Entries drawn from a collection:
..............................
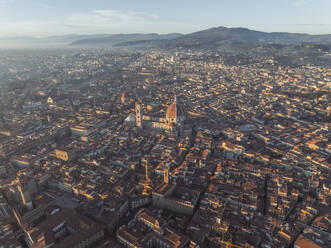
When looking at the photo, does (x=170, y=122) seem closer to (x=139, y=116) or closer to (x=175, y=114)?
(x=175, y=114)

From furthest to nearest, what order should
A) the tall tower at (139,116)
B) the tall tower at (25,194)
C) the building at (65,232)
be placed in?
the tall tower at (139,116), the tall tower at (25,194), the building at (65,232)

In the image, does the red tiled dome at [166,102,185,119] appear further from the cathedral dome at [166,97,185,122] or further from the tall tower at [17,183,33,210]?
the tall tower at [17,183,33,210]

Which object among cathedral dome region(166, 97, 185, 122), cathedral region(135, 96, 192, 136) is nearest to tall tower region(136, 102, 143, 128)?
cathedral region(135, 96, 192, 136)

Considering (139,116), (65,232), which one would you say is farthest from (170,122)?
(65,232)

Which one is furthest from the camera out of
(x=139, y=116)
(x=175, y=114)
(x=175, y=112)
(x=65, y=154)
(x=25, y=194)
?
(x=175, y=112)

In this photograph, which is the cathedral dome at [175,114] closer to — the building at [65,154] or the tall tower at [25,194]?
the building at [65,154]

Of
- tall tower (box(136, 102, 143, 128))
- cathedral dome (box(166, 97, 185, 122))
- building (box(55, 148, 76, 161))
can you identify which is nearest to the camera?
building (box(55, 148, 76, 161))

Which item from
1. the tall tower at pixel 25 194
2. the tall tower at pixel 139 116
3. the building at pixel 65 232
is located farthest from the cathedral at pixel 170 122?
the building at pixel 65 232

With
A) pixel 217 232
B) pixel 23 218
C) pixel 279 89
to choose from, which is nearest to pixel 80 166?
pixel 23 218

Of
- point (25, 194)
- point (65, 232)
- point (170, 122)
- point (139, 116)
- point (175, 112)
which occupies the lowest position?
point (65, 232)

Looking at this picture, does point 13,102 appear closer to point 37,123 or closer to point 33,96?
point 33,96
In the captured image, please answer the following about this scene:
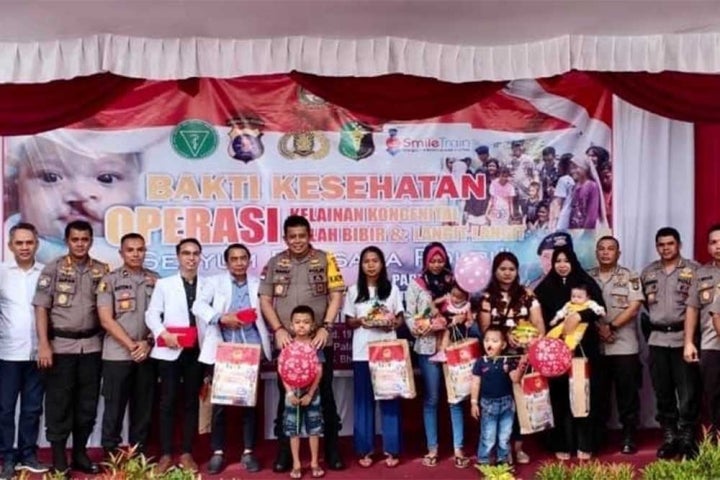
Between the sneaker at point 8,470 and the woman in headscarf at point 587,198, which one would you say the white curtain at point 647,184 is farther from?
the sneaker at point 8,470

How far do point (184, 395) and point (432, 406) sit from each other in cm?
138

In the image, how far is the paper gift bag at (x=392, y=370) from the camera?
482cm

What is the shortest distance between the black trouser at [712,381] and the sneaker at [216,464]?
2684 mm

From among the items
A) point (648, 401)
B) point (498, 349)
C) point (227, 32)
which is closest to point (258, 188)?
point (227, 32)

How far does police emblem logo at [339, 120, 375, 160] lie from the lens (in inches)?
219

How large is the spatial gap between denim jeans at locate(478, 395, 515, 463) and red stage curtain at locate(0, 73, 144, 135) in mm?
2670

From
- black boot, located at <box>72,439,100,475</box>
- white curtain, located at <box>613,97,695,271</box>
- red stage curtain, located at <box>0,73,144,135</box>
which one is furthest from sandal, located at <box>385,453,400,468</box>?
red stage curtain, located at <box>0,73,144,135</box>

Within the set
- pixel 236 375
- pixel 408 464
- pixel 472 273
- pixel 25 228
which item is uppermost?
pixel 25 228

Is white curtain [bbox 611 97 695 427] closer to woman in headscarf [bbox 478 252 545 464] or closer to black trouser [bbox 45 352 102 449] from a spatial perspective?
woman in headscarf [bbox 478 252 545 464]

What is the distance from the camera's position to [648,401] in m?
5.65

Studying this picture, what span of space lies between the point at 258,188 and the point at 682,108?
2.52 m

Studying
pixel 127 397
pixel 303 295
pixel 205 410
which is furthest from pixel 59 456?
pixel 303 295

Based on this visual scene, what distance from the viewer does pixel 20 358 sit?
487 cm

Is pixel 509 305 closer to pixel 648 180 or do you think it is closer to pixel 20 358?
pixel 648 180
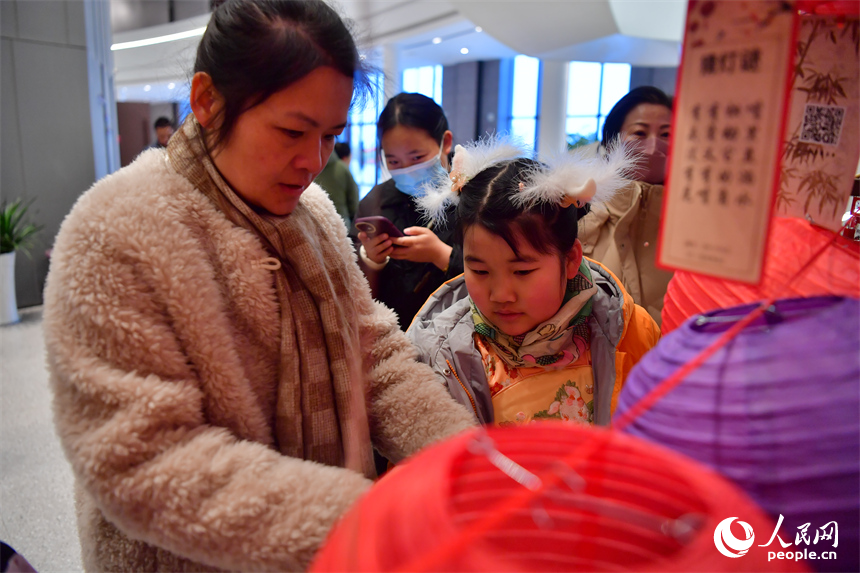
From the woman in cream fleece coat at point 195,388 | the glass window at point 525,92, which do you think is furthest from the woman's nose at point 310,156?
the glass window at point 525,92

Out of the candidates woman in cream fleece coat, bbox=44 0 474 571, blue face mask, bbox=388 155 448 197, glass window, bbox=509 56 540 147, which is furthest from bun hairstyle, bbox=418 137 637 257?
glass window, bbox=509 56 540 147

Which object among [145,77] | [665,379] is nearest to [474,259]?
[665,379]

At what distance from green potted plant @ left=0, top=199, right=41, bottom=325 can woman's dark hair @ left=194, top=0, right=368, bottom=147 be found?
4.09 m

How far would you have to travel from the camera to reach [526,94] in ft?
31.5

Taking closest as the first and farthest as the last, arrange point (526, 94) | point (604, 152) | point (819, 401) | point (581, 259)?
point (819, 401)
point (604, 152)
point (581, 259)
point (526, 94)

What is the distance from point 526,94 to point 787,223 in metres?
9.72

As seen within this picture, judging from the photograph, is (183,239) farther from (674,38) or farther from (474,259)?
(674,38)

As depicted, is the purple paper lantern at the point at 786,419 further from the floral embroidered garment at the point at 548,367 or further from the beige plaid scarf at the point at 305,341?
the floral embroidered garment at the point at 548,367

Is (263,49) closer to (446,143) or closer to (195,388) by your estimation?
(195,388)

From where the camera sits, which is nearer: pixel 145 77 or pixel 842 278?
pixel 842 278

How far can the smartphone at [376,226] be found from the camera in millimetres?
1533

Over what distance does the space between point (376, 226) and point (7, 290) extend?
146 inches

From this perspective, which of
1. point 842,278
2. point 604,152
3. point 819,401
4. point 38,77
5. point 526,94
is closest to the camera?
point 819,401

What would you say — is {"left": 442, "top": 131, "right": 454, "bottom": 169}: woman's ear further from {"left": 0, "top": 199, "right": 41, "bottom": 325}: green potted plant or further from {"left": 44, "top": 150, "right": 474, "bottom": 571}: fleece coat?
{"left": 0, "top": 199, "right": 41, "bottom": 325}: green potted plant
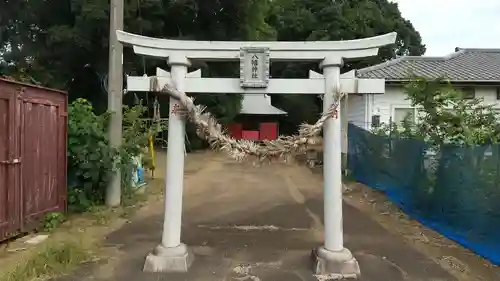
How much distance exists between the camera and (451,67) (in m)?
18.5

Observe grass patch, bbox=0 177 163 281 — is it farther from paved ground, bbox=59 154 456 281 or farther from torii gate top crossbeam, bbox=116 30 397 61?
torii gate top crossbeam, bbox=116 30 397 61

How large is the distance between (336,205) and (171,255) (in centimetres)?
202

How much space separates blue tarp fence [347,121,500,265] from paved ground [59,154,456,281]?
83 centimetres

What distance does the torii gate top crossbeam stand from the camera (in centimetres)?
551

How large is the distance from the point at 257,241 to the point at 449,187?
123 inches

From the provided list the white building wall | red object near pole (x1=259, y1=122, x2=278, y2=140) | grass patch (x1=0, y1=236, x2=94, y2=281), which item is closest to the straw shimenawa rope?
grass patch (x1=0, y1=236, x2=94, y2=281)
..............................
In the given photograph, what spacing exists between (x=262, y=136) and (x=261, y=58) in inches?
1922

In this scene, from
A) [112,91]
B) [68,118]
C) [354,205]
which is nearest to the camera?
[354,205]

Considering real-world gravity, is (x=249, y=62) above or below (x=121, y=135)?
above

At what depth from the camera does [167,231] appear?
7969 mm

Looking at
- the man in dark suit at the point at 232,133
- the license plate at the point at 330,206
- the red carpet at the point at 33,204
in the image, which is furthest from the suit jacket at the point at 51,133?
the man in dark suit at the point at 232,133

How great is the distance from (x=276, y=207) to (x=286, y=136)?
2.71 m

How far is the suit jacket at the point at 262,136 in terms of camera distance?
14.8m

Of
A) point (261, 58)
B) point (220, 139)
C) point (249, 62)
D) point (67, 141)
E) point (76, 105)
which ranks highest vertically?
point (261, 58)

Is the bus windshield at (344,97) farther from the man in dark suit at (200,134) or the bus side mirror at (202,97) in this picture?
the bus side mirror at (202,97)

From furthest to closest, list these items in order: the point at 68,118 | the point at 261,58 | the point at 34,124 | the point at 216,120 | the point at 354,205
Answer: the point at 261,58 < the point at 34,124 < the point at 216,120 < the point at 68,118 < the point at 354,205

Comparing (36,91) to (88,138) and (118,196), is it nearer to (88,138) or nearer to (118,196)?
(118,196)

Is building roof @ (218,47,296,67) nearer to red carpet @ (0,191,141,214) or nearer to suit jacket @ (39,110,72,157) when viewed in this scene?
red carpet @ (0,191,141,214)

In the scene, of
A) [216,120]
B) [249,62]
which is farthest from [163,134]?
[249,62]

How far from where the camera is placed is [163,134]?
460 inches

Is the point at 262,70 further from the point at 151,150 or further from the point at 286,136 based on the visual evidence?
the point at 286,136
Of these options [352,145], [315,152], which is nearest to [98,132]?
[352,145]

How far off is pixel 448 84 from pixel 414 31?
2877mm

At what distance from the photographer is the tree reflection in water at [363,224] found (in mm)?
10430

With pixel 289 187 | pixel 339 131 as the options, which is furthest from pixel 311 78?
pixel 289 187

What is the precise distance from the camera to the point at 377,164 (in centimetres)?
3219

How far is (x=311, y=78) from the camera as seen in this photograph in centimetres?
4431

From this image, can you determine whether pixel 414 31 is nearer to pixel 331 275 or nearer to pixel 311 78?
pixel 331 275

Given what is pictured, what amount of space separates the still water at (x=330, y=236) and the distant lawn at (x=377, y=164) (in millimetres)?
..............................
EXERCISE OBJECTIVE:
Return each line from the entries above that contains the string "options", copying every such line in full.

FULL SOLUTION:
Of these options [352,145], [315,152], which is nearest to [98,132]?
With pixel 289 187 | pixel 339 131 as the options, which is furthest from pixel 311 78?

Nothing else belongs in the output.